Representatives of the Chong ethnic minority in Cambodia’s Areng Valley filed petitions on Wednesday requesting official recognition.
Ten villagers representing more than 200 families in the remote Koh Kong province area near the Cardamom Mountains filed the petition to the Ministry of Rural Development, the prime minister’s cabinet and the United Nations.
“Our Chong ancestors have been living here in Areng for a very long time. We have traditions, culture, costumes and ways of living in a community,” the petition reads. “We have faith in spirits and [practise] slash-and-burn planting following our ancestral traditions.”
The application requests official recognition from authorities, with community members claiming they made a similar request at the commune level a year ago, but local officials did not allow the request to advance.
“The local authorities, they do not register us, because they said we did not have our own language. And he said he’s very busy and cannot sign for us,” said community representative Hoeng Pao.
“We will decide what to do after Khmer New Year,” said Yim Chung, a representative at the Ministry of Rural Development.
“Despite the Chong language being all but forgotten in Areng, the valley is unique in that animist traditions, dependence on nature for livelihoods, etc. are stronger than anywhere else in the country,” Alex Gonzalez-Davidson, the founder of the environmental group Mother Nature, said in a message.
According to a profile of the community by the Cambodian Center for Human Rights, the Chong have lived in the Areng Valley “since time immemorial”.
“Many were displaced during clashes with the Khmer Rouge,” the profile continues.
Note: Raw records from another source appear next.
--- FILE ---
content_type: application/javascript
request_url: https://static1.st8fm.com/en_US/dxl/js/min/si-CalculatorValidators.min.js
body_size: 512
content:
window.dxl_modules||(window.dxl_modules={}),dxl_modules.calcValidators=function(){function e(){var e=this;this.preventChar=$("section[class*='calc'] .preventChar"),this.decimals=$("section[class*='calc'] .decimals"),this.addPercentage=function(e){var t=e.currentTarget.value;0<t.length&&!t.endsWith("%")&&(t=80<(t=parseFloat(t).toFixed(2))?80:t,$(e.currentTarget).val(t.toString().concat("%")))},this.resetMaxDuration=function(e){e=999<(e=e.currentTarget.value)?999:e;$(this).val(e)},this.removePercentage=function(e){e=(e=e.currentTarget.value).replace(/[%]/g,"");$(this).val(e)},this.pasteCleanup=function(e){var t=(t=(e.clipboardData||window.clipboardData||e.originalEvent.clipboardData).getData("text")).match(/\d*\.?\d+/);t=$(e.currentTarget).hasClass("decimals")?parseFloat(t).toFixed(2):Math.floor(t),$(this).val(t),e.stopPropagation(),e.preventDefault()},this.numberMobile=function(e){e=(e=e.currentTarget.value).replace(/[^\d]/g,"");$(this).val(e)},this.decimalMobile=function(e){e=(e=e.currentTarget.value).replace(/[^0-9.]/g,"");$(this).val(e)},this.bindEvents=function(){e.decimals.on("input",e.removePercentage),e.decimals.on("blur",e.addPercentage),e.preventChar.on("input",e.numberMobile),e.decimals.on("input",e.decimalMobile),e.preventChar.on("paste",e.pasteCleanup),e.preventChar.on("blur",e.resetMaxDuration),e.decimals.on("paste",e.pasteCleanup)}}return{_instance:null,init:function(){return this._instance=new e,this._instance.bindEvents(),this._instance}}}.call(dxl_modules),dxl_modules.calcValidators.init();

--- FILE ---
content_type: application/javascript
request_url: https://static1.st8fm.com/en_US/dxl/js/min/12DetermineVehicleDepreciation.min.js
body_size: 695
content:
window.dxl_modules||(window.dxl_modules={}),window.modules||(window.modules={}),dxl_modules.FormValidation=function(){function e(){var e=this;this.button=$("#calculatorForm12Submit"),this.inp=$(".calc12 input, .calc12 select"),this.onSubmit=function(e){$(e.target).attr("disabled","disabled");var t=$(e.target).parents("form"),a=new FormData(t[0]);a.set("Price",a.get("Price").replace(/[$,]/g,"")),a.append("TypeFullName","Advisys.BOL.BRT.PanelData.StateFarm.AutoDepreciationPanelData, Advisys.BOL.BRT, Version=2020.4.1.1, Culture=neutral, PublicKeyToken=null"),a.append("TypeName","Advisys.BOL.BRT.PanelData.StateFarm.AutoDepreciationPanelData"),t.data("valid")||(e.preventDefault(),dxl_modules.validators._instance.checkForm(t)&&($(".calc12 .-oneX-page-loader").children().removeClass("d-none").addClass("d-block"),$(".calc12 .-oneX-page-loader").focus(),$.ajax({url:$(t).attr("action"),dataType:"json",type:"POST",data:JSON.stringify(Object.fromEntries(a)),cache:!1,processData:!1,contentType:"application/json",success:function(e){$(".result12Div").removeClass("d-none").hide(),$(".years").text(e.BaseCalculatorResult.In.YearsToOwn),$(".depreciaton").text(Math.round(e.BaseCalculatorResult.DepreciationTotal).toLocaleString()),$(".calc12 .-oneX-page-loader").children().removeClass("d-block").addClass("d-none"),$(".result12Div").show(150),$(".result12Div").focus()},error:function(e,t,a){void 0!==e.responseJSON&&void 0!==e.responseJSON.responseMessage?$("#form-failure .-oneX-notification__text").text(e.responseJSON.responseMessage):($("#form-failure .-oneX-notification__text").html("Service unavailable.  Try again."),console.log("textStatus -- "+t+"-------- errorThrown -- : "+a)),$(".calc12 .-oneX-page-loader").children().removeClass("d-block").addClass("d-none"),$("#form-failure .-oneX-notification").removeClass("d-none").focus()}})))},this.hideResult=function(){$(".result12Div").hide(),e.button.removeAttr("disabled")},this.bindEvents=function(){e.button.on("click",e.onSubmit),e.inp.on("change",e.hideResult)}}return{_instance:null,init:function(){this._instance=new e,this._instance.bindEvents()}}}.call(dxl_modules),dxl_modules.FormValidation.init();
The Chong then returned after the ultra-Maoist group’s collapse in 1998. Today, the Chong face a new challenge in the form of hydropower dam construction and other developments.
Chak Sopheap, director of CCHR, said “indigenous groups are the first victims of Cambodia’s fast-paced destruction of forests”, as they often are more reliant on natural resources.
“Recognition as an indigenous community would allow the Chong group to apply for a collective land title . . . providing them with land tenure security and therefore protection from land-grabbing and displacement,” she explained.
Sopheap said the process must be sped up and simplified. Only 18 out of 458 communities have been given collective land titles as of July 2017.
Gonzalez-Davidson alleged the process is purposefully complex and expensive, so that the government and private sector can continue stealing land from indigenous groups.